Azot serves both the domestic and export markets. Products are primarily ammonia and ammonium salts, but also include certain specialty ion-exchange resins.

The plant's name, Azot, is Ukrainian for "nitrogen", and Cherkasy is the location of its chemical plant.

== Overview ==
The plant began construction in 1962. On March 14, 1965, it released the first batch of liquid ammonia. By 2011, the company controlled 43 subdivisions on 500 hectare at the southern outskirts of Cherkasy city.
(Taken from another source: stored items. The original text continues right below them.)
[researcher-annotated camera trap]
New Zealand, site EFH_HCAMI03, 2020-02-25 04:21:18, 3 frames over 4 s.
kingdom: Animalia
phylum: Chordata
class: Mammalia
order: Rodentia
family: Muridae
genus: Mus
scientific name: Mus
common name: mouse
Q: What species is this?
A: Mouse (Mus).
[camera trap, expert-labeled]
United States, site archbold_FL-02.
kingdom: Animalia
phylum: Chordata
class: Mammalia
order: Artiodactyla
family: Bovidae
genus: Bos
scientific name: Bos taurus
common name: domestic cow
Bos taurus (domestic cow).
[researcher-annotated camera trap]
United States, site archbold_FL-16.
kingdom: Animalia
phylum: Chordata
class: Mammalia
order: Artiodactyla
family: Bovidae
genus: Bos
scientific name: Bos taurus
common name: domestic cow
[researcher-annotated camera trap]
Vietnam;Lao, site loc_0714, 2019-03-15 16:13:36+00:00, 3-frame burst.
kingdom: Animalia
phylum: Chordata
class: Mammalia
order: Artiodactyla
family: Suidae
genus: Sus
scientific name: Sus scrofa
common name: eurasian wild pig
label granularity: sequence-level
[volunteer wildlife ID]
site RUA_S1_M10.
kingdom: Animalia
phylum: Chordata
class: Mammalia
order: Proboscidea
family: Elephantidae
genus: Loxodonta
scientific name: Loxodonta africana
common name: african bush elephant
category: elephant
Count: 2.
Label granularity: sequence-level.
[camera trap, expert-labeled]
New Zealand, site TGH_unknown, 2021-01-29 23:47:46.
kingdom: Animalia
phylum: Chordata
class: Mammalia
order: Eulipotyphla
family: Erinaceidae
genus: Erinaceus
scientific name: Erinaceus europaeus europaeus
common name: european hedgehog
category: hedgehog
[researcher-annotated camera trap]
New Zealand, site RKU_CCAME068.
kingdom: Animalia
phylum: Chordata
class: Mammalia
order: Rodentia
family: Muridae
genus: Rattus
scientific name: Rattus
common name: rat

These facilities have the capacity to produce up to 3 million tonnes of fertilizers per year, which can then be exported worldwide.

Products include:
- weak nitric acid
- granular ammonium nitrate
- ammonia, liquid or aqueous
- prilled urea
- urea-ammonium nitrate solution
- ammonium sulphate, aqueous or crystalline
- caprolactam, crystalline or liquid
- liquefied carbon dioxide, and
- ion-exchange resins, including annionite AV-17-8 and cationite.

== Effects of the 2022 invasion ==
The 2022 Russian invasion of Ukraine restrained export and import (the Black Sea harbours are blocked by the Russian Navy) of raw materials, and finished products. It has also reduced domestic demand for fertilizers, due to a reduction in crop planting.

== Philanthropy ==
The company's ultimate owner, Dmytro Firtash, has developed the "Save Your City Збережи своє місто" brand for his philanthropic endeavours. The company financed renovation of the "Friendship of Peoples" concert hall and public plaza in downtown Cherkasy. In the surrounding area, it has paid for road repairs and trolleybus transfer center improvements; renovated schools; and manages a children's hospital specializing in neurological disorders.